Mendiratta Shivi, Mukkelli Vinay Gandhi, Baidya Kayal Esha, Khanna Puneet, Mehndiratta Amit
Centre for Biomedical Engineering, Indian Institute of Technology (IITD), New Delhi, India.
Department of Anesthesiology, Intensive Care and Pain Medicine, All India Institute of Medical Sciences, New Delhi, India.
Digit Health. 2025 Jun 26;11:20552076251352988. doi: 10.1177/20552076251352988. eCollection 2025 Jan-Dec.
Mechanical ventilation is essential in intensive care units (ICUs) but poses risks such as ventilator-associated complications and high costs. The accuracy of predicting mechanical ventilation duration using clinical information is limited. Predicting ventilation duration accurately can aid clinical decisions like resource-allocation and early tracheostomy-planning.
To develop explainable artificial intelligence (AI) models for predicting mechanical ventilation duration leveraging diverse clinical parameters from ICU patient data.
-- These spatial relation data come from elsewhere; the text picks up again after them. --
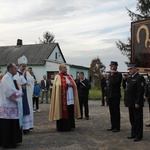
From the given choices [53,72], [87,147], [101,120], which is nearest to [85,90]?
[101,120]

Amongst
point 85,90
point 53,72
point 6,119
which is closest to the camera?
point 6,119

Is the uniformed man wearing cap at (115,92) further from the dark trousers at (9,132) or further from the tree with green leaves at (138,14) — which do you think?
the tree with green leaves at (138,14)

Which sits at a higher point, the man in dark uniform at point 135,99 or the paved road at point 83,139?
Result: the man in dark uniform at point 135,99

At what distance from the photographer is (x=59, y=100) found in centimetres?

This development and testing study analysed 323 mechanically ventilated patients {(n = 323, Male:Female = 160:163, Age = 42.87 ± 19.54 years (mean ± standard deviation)} from three ICUs at AIIMS, Delhi. The dataset included 100-clinical parameters per patient. Two models were developed: (1) A regression model (n = 323) to predict ventilation duration in days, and (2) A classification model (n = 218, non-tracheostomized) to predict short- (≤3 days) vs. long-term (>3 days) ventilation requirements. The misclassification-cost was altered for the classification model. Feature selection was performed using Shapley additive explanations (SHAP) on a random forest model, and training was done with 5-fold cross-validation (80% training, 20% testing).
The least-squares boosting regression model achieved root mean squared error (RMSE) of 4.66 days and coefficient of Determination (R²) of 0.65 using 34-SHAP-selected features, with tracheostomy (53.66% importance) being the top predictor. The best classification model, K-nearest neighbours, achieved 79.1% accuracy, Area under the receiver-operating-characteristic-curve (AUROC) of 0.82, sensitivity of 71.4%, and specificity of 86.4% using 47-SHAP-selected features. Key predictors included ICU admission type (8.1%), PO (5.6%), and pH (5%).
AI-driven prediction of ventilation duration can enhance ICU workflows, optimize resource use, and improve personalized care. SHAP-based feature selection promotes AI interpretability, aiding clinical adoption.
机械通气在重症监护病房(ICU)中至关重要,但会带来诸如呼吸机相关并发症和高成本等风险。利用临床信息预测机械通气持续时间的准确性有限。准确预测通气持续时间有助于做出资源分配和早期气管切开计划等临床决策。
利用ICU患者数据中的多种临床参数,开发可解释的人工智能(AI)模型来预测机械通气持续时间。
这项开发和测试研究分析了来自德里全印医学科学研究所三个ICU的323例接受机械通气的患者{(n = 323,男性:女性 = 160:163,年龄 = 42.87 ± 19.54岁(平均值 ± 标准差))}。数据集包括每位患者的100个临床参数。开发了两个模型:(1)一个回归模型(n = 323),用于预测以天为单位的通气持续时间;(2)一个分类模型(n = 218,非气管切开患者),用于预测短期(≤3天)与长期(>3天)通气需求。对分类模型的误分类成本进行了调整。使用随机森林模型上的Shapley加性解释(SHAP)进行特征选择,并采用5折交叉验证(80%训练,20%测试)进行训练。
最小二乘提升回归模型使用34个经SHAP选择的特征,实现了均方根误差(RMSE)为4.66天,决定系数(R²)为0.65,气管切开(重要性为53.66%)是首要预测因素。最佳分类模型K近邻,使用47个经SHAP选择的特征,准确率达到79.1%,受试者工作特征曲线下面积(AUROC)为0.82,灵敏度为71.4%,特异性为86.4%。关键预测因素包括ICU入院类型(8.1%)、PO(5.6%)和pH(5%)。
AI驱动的通气持续时间预测可以优化ICU工作流程,合理利用资源,并改善个性化护理。基于SHAP的特征选择提高了AI的可解释性,有助于临床应用。